I have summarized a list of safety tips below. You are free to take some and create your own list, just remember to make them a habit of yours.
Stay Close to the Baby
Newborn babies can startle and move very easily. It is important to keep a close distance to the baby and make sure you are prepared for any sudden movements. Basically, you need to make sure that you are within arms’ reach at all time. Quite often I would ask one of the parents to come and sit beside the baby and use their hands to provide some support. Remember that you should never leave the baby unattended.
Pose Newborn Safely
Every baby is different in personality and they all have their own favorite poses. When preparing them for a setup, I would watch their body languages and try my best to discover their comfy spots. Keep in mind that not all poses are achievable, some popular poses are entirely photoshopped, such as the froggy pose, the hanging flower loop pose, and etc., If the baby doesn’t seem to like the pose, move onto another one. I never force a pose. If my clients want me to achieve a certain setup or pose that is unsafe, I will refuse and explain my concerns to my clients. Creative poses and setups are interesting, but as a photographer, I am ethically obligated to ensure that my subjects don’t put themselves at risk.
Pay Attention to Props Safety
When it comes to creative newborn photos, props play a very important role. There are all kinds of objects you can place a newborn on: wooden buckets, aged pails, crates, tiny beds, driftwood bowls, and so on. These props are appropriate for the size of the newborn babies. I stuff soft, clean towels or posing beans inside the props to provide support and protection. It is important to make sure there is enough support for the baby’s head because newborn neck muscles are not fully developed. The props I use are sturdy and large enough for the newborn babies to fit in. I also frequently inspect these props to make sure they are structurally secure and free of cracks.
Equipment Safety for Newborn Photography
When shooting newborn photos, a lot of times you are shooting from directly above the baby. Because professional cameras and lenses are heavy, the last thing you wanna do is accidentally drop it on the baby. Even if the baby didn’t end up getting hurt, it will most likely upset the parents. Use a hand strap to prevent the camera from slipping out of your hand. Do keep in mind that hand strap is different from neck strap. Neck strap is too long in most cases and would not prevent the heavy camera from hitting the baby.
Another safety practice is to make sure your light stands and background supports are secured with sand bags. Check all screws and joints on your setups, tighten them before shooting.

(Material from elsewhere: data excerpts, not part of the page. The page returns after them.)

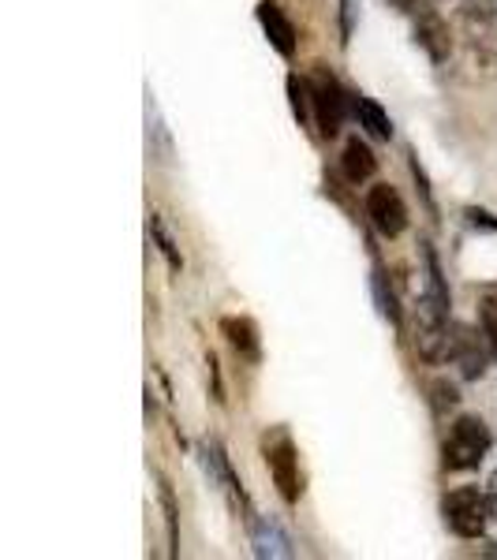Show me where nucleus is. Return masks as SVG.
<instances>
[{
	"mask_svg": "<svg viewBox=\"0 0 497 560\" xmlns=\"http://www.w3.org/2000/svg\"><path fill=\"white\" fill-rule=\"evenodd\" d=\"M367 217L385 240H396L408 229V206H404V198L390 184H374L367 191Z\"/></svg>",
	"mask_w": 497,
	"mask_h": 560,
	"instance_id": "423d86ee",
	"label": "nucleus"
},
{
	"mask_svg": "<svg viewBox=\"0 0 497 560\" xmlns=\"http://www.w3.org/2000/svg\"><path fill=\"white\" fill-rule=\"evenodd\" d=\"M490 427L475 415H464L456 419L446 433V445H441V464L449 471H475L478 464L490 453Z\"/></svg>",
	"mask_w": 497,
	"mask_h": 560,
	"instance_id": "7ed1b4c3",
	"label": "nucleus"
},
{
	"mask_svg": "<svg viewBox=\"0 0 497 560\" xmlns=\"http://www.w3.org/2000/svg\"><path fill=\"white\" fill-rule=\"evenodd\" d=\"M340 168H345V176L351 179V184H363V179L374 176L378 161H374V153H370V147L363 139H348L345 158H340Z\"/></svg>",
	"mask_w": 497,
	"mask_h": 560,
	"instance_id": "ddd939ff",
	"label": "nucleus"
},
{
	"mask_svg": "<svg viewBox=\"0 0 497 560\" xmlns=\"http://www.w3.org/2000/svg\"><path fill=\"white\" fill-rule=\"evenodd\" d=\"M374 295H378V311H382L390 322H401V314H396V300H393V288H385L382 269H374Z\"/></svg>",
	"mask_w": 497,
	"mask_h": 560,
	"instance_id": "2eb2a0df",
	"label": "nucleus"
},
{
	"mask_svg": "<svg viewBox=\"0 0 497 560\" xmlns=\"http://www.w3.org/2000/svg\"><path fill=\"white\" fill-rule=\"evenodd\" d=\"M415 45L434 60V65H446L449 52H453V34H449V23L441 20L438 12L423 8L419 20H415Z\"/></svg>",
	"mask_w": 497,
	"mask_h": 560,
	"instance_id": "6e6552de",
	"label": "nucleus"
},
{
	"mask_svg": "<svg viewBox=\"0 0 497 560\" xmlns=\"http://www.w3.org/2000/svg\"><path fill=\"white\" fill-rule=\"evenodd\" d=\"M441 512H446V523L460 538H483L486 520H490V497L478 493V486H460L446 497Z\"/></svg>",
	"mask_w": 497,
	"mask_h": 560,
	"instance_id": "39448f33",
	"label": "nucleus"
},
{
	"mask_svg": "<svg viewBox=\"0 0 497 560\" xmlns=\"http://www.w3.org/2000/svg\"><path fill=\"white\" fill-rule=\"evenodd\" d=\"M255 15H258L262 31H266L269 45H274L281 57H296V26L285 15V8L277 4V0H262L255 8Z\"/></svg>",
	"mask_w": 497,
	"mask_h": 560,
	"instance_id": "1a4fd4ad",
	"label": "nucleus"
},
{
	"mask_svg": "<svg viewBox=\"0 0 497 560\" xmlns=\"http://www.w3.org/2000/svg\"><path fill=\"white\" fill-rule=\"evenodd\" d=\"M221 332L229 337V345L236 348L240 359H247V363H258L262 340H258L255 322H251V318H221Z\"/></svg>",
	"mask_w": 497,
	"mask_h": 560,
	"instance_id": "9b49d317",
	"label": "nucleus"
},
{
	"mask_svg": "<svg viewBox=\"0 0 497 560\" xmlns=\"http://www.w3.org/2000/svg\"><path fill=\"white\" fill-rule=\"evenodd\" d=\"M251 541H255V553L258 557H292V541L274 520H258L251 527Z\"/></svg>",
	"mask_w": 497,
	"mask_h": 560,
	"instance_id": "f8f14e48",
	"label": "nucleus"
},
{
	"mask_svg": "<svg viewBox=\"0 0 497 560\" xmlns=\"http://www.w3.org/2000/svg\"><path fill=\"white\" fill-rule=\"evenodd\" d=\"M150 229H153V240H158V243H161V250H165L169 266H173V269H180V266H184V261H180V255H176V247H173V243H169L165 229H161V221H153Z\"/></svg>",
	"mask_w": 497,
	"mask_h": 560,
	"instance_id": "dca6fc26",
	"label": "nucleus"
},
{
	"mask_svg": "<svg viewBox=\"0 0 497 560\" xmlns=\"http://www.w3.org/2000/svg\"><path fill=\"white\" fill-rule=\"evenodd\" d=\"M307 90H311V108H314V128L322 139H337L345 128V116L351 108V94H345V86L337 83L330 68L314 65L307 75Z\"/></svg>",
	"mask_w": 497,
	"mask_h": 560,
	"instance_id": "f03ea898",
	"label": "nucleus"
},
{
	"mask_svg": "<svg viewBox=\"0 0 497 560\" xmlns=\"http://www.w3.org/2000/svg\"><path fill=\"white\" fill-rule=\"evenodd\" d=\"M490 355L494 351H490V345H486V337H478V332H472L467 325H453V351H449V359L460 366V374L483 377Z\"/></svg>",
	"mask_w": 497,
	"mask_h": 560,
	"instance_id": "0eeeda50",
	"label": "nucleus"
},
{
	"mask_svg": "<svg viewBox=\"0 0 497 560\" xmlns=\"http://www.w3.org/2000/svg\"><path fill=\"white\" fill-rule=\"evenodd\" d=\"M467 221H472V224H483V229H494V232H497V221H494V217L486 213V210H467Z\"/></svg>",
	"mask_w": 497,
	"mask_h": 560,
	"instance_id": "f3484780",
	"label": "nucleus"
},
{
	"mask_svg": "<svg viewBox=\"0 0 497 560\" xmlns=\"http://www.w3.org/2000/svg\"><path fill=\"white\" fill-rule=\"evenodd\" d=\"M393 8H401V12H415V4H419V0H390Z\"/></svg>",
	"mask_w": 497,
	"mask_h": 560,
	"instance_id": "6ab92c4d",
	"label": "nucleus"
},
{
	"mask_svg": "<svg viewBox=\"0 0 497 560\" xmlns=\"http://www.w3.org/2000/svg\"><path fill=\"white\" fill-rule=\"evenodd\" d=\"M486 497H490V520H497V471L490 478V486H486Z\"/></svg>",
	"mask_w": 497,
	"mask_h": 560,
	"instance_id": "a211bd4d",
	"label": "nucleus"
},
{
	"mask_svg": "<svg viewBox=\"0 0 497 560\" xmlns=\"http://www.w3.org/2000/svg\"><path fill=\"white\" fill-rule=\"evenodd\" d=\"M478 329H483L486 345H490L494 359H497V303L486 300L483 306H478Z\"/></svg>",
	"mask_w": 497,
	"mask_h": 560,
	"instance_id": "4468645a",
	"label": "nucleus"
},
{
	"mask_svg": "<svg viewBox=\"0 0 497 560\" xmlns=\"http://www.w3.org/2000/svg\"><path fill=\"white\" fill-rule=\"evenodd\" d=\"M412 345L427 363H446L453 351V329H449V306H441L434 295H423L412 306Z\"/></svg>",
	"mask_w": 497,
	"mask_h": 560,
	"instance_id": "f257e3e1",
	"label": "nucleus"
},
{
	"mask_svg": "<svg viewBox=\"0 0 497 560\" xmlns=\"http://www.w3.org/2000/svg\"><path fill=\"white\" fill-rule=\"evenodd\" d=\"M262 456H266V467L274 475L277 493L285 497L288 504H296L303 497V475H300V453L292 445V433L285 427H274L262 438Z\"/></svg>",
	"mask_w": 497,
	"mask_h": 560,
	"instance_id": "20e7f679",
	"label": "nucleus"
},
{
	"mask_svg": "<svg viewBox=\"0 0 497 560\" xmlns=\"http://www.w3.org/2000/svg\"><path fill=\"white\" fill-rule=\"evenodd\" d=\"M351 113L359 116V128H363L370 139H393V120L374 97L367 94H351Z\"/></svg>",
	"mask_w": 497,
	"mask_h": 560,
	"instance_id": "9d476101",
	"label": "nucleus"
}]
</instances>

In short, when photographing newborn babies, make safety your first priority. The same applies to any other type of studio sessions, whether it’s for maternity photos, or cake smash photos. If you are an expecting mom, choosing an experienced newborn photographer means your baby will be handled safely. If you are a beginner newborn photographer, try to be extra careful and I hope the steps mentioned above will provide some insight.